Платок с головы маленькой тверской княжны
Но вроде все хорошо. Еще лет шесть и настоящая семья будет, а до того Юрка успеет нагуляться. И будет как у нас с Машей Большой. Вообще, есть определенный резон в таких вот архаичных традициях, когда женят по велению родителей — деваться некуда, изволь полюбить. У нас-то при всей свободе до любви порой и не доходит, больше думают, как разлюбить.
На улицах москвичи в праздничной сряде (чай, не каждый день наследник женится) теснились у бочек с загодя сваренным Козелей и Корандой пивом. Родни понаехало — страшно подумать сколько. Все эти двоюродные и троюродные, с жены, чады и домочадцы — элитка-то у нас маленькая, все давным-давно переженились. Редко когда можно найти двух человек, чтоб не родня и не сваты.

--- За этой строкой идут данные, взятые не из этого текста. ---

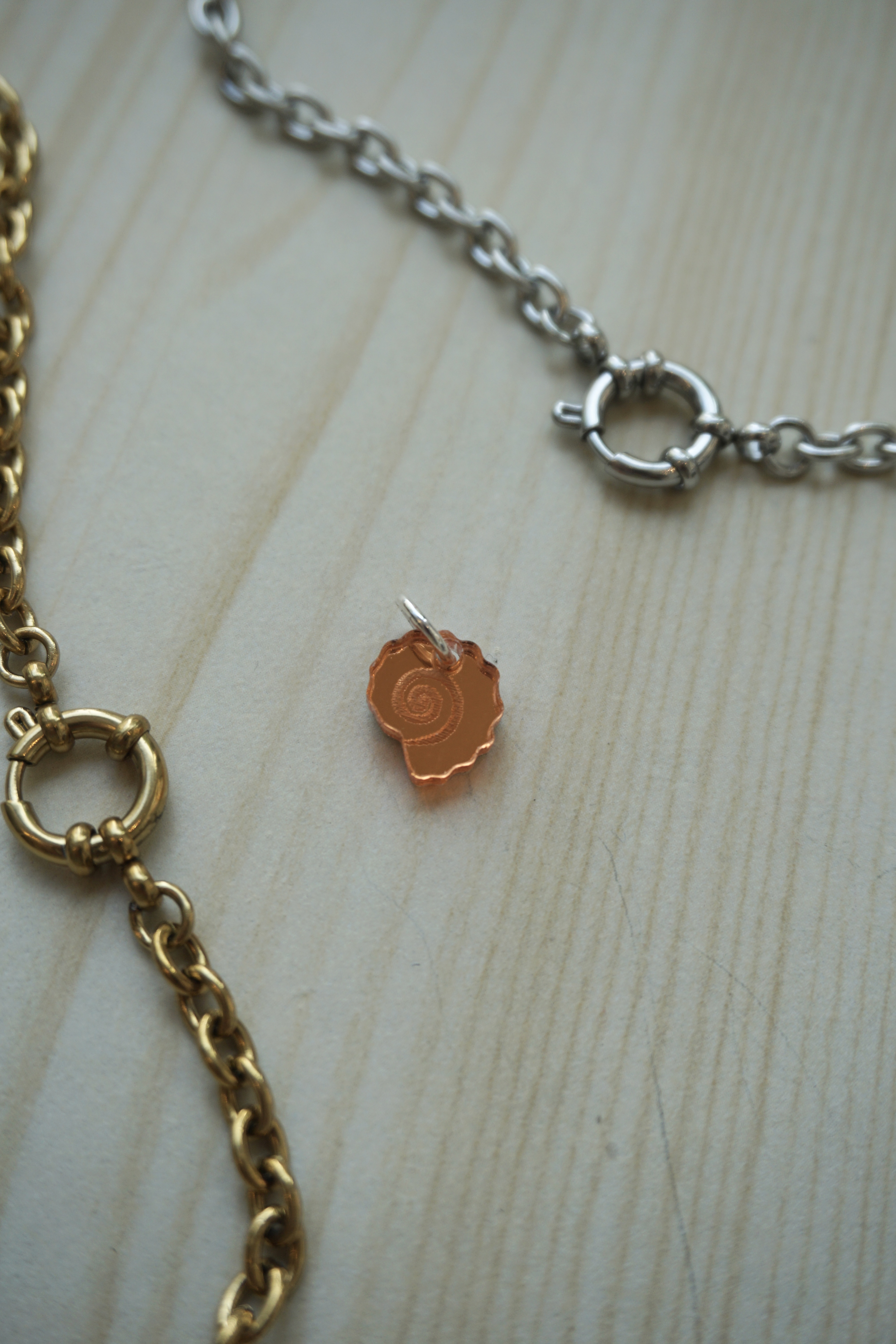 Mini berlock spegelpeach spiralsnäcka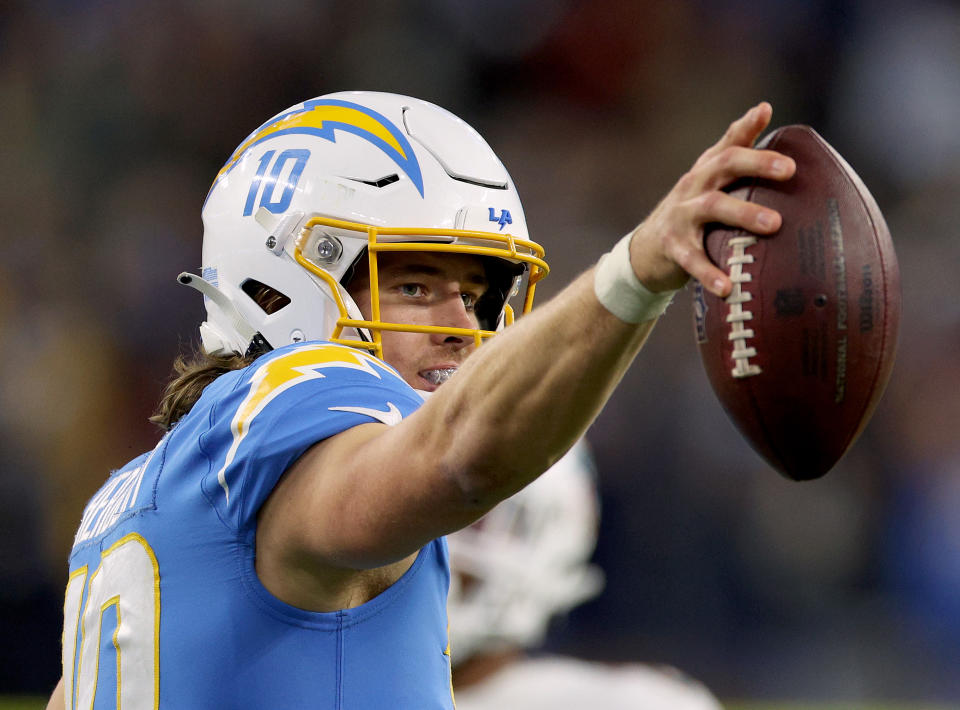 Gear up, NFL fans: Justin Herbert vs. Trevor Lawrence on Saturday should be a blast. (Photo by Harry How/Getty Images)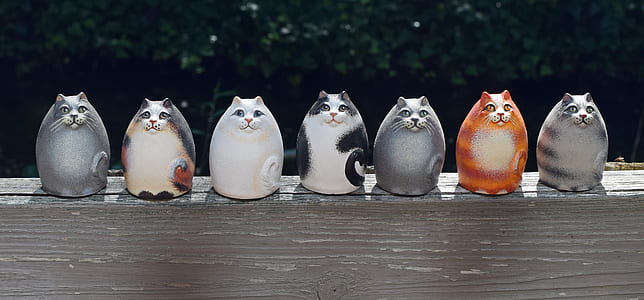 seven assorted-color cat figurines on top of brown wooden surface thumbnail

Так что здравствовали Машу Тверскую чрезмерно долго, а потом все стремились добраться до меня. Ну еще бы, свадьба — это повод, отец жениха в благодушном настроении, можно свои делишки порешать. Но я решительно отсек всех просителей — у нас в семье праздник, все остальное потом.
Не то, чтобы великий князь в моем лице голодал или не мог себе позволить, но постоянные дела и разъезды свели нашу домашнюю кухню к ограниченному перечню простых блюд, так что на праздниках я позволял себе распустить кушак и оттянутся.
Студень само собой, как же без княжеского студня, пирогов напекли горы: мои любимые со стерлядью, с красной рыбой, псковских рыбников, рязанских ржаных, одними пирогами на неделю вперед наесться можно. А еще мясное, юшки, кисели, заедки… Перемен полсотни, не меньше.
За стенами терема кормили нищих, раскидывали деньгу, весь город сыт-пьян и песни поет, и так — две недели! На третий день я сам от гулянок устал, и все изнывавшие от желания доложить мне свою беду такую возможность получили. Правда, я когда прикинул, во что мне свадебка обошлась, то просителям многим отказывал. Хочешь помощи? Помогу поставить мельницу. Или стекловарню. Или еще какой промысел завести. А дать с великокняжеского плеча землицы или денег — хрен вам, дорогие феодалы, учитесь зарабатывать.
Митрополит чин венчания выстоял от и до, хотя под конец ликом посерел.
Я уж послал к нему служку — может, пусть епископ Смоленский докончит? Заодно обозначим преемника. Но митрополит только зыркнул на меня из-под шитой жемчугом митры и довел службу до конца.
И даже высидел два дня на пиру, а потом слег. Я, грешным делом, пользовался его болезнью, чтобы вырваться из окружения просителей — все знали, что авва Николай был моим учителем. Вот мы и сидели с Мисаилом в митрополичьих палатах, тихонько переговариваясь.